32. The array of claim 24, wherein said methylation specific
oligonucleotide is reverse complementary to a region from 100
nucleotides upstream of a central CpG provided in Table 1 and Table
2 to 100 nucleotides downstream of said central CpG.
33. A kit comprising an array of claim 24 and at least one reagent
for amplification of a target DNA molecule hybridized to an
oligonucleotide of said array, optionally wherein said reagent is
selected from a polymerase, a forward primer, a reverse primer, an
adapter, and a pool of free nucleotides.
34. (canceled)
Description
CROSS REFERENCE TO RELATED APPLICATIONS
[0001] This application is a Bypass Continuation of PCT Patent
Application No. PCT/IL2020/050451 having International filing date
of Apr. 16, 2020, which claims the benefit of priority of U.S.
Provisional Patent Application No. 62/835,069, filed Apr. 17, 2019,
the contents of which are all incorporated herein by reference in
their entirety.
FIELD OF INVENTION
[0002] The present invention is in the field of cancer markers.
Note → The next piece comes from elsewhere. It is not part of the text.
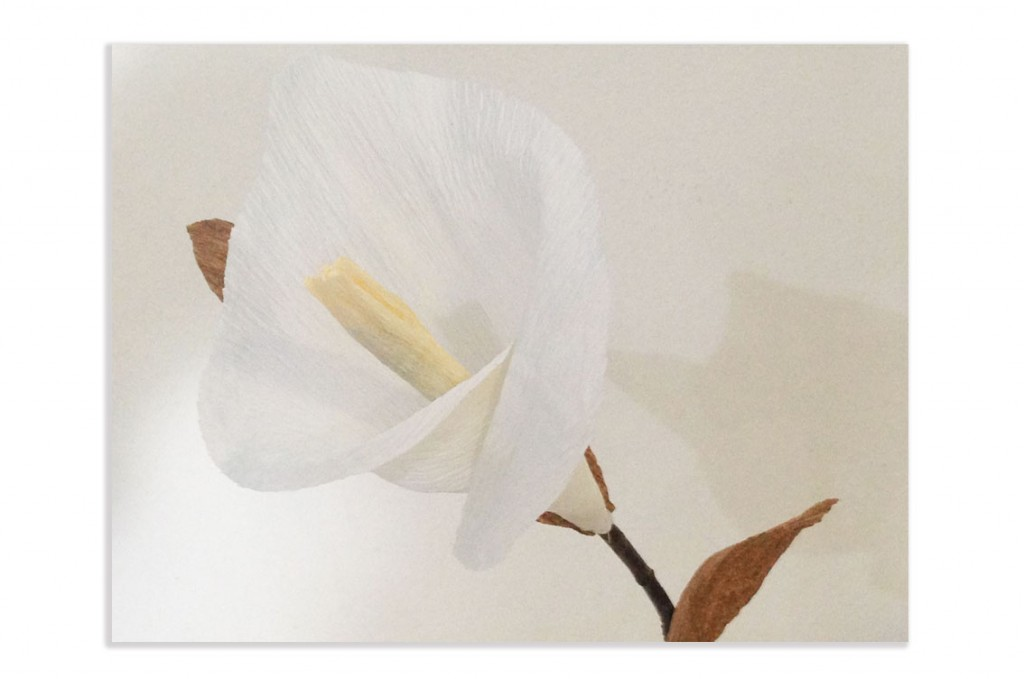 Calla in carta crespa
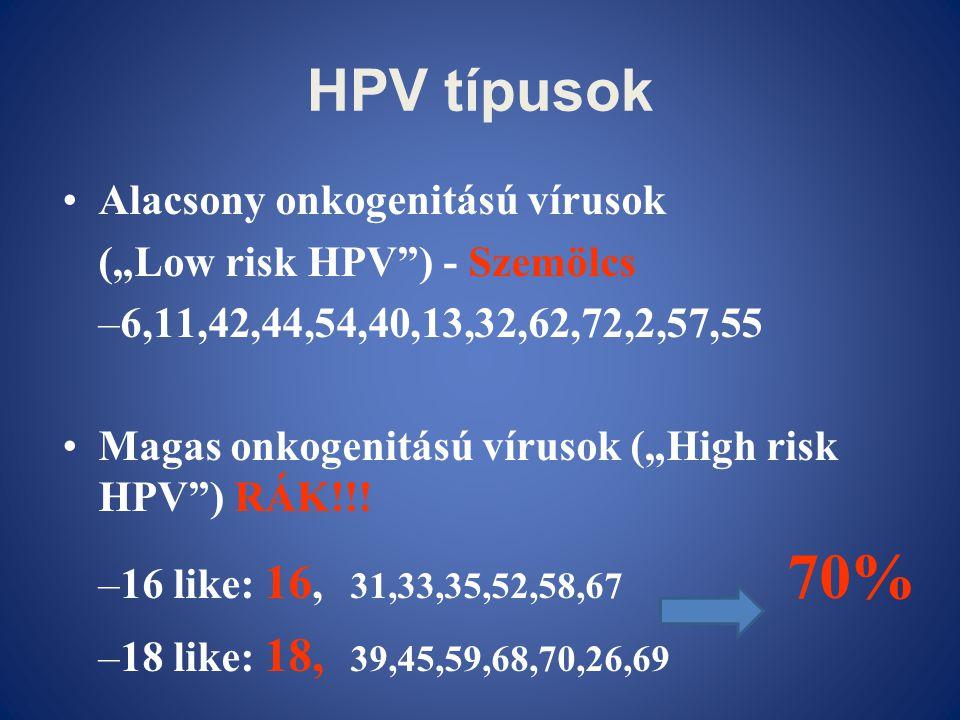 """HPV típusok Alacsony onkogenitású vírusok (""""Low risk HPV ) - Szemölcs"""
BACKGROUND OF THE INVENTION
[0003] Detection of cancerous cells is essential for early disease
identification, distinguishing malignant and non-malignant growths,
tracking treatment effectiveness, and monitoring for residual
disease. Each of these monitoring modalities requires certainty in
identifying cancer cells and distinguishing them from non-cancer
cells. Beyond this detection of very low amounts of DNA from cancer
cells facilitates superior detection and more precise
identification of therapeutic effects. Although mutational changes
to the DNA sequence of cancer cells are common, they are
heterogenous and not always known. Further, these mutations occur
in healthy cells as well complicating their use as markers for
cancer. Epigenetic cancer makers, most notably methylation marks,
are emerging as a reliable marker to use in place of mutations.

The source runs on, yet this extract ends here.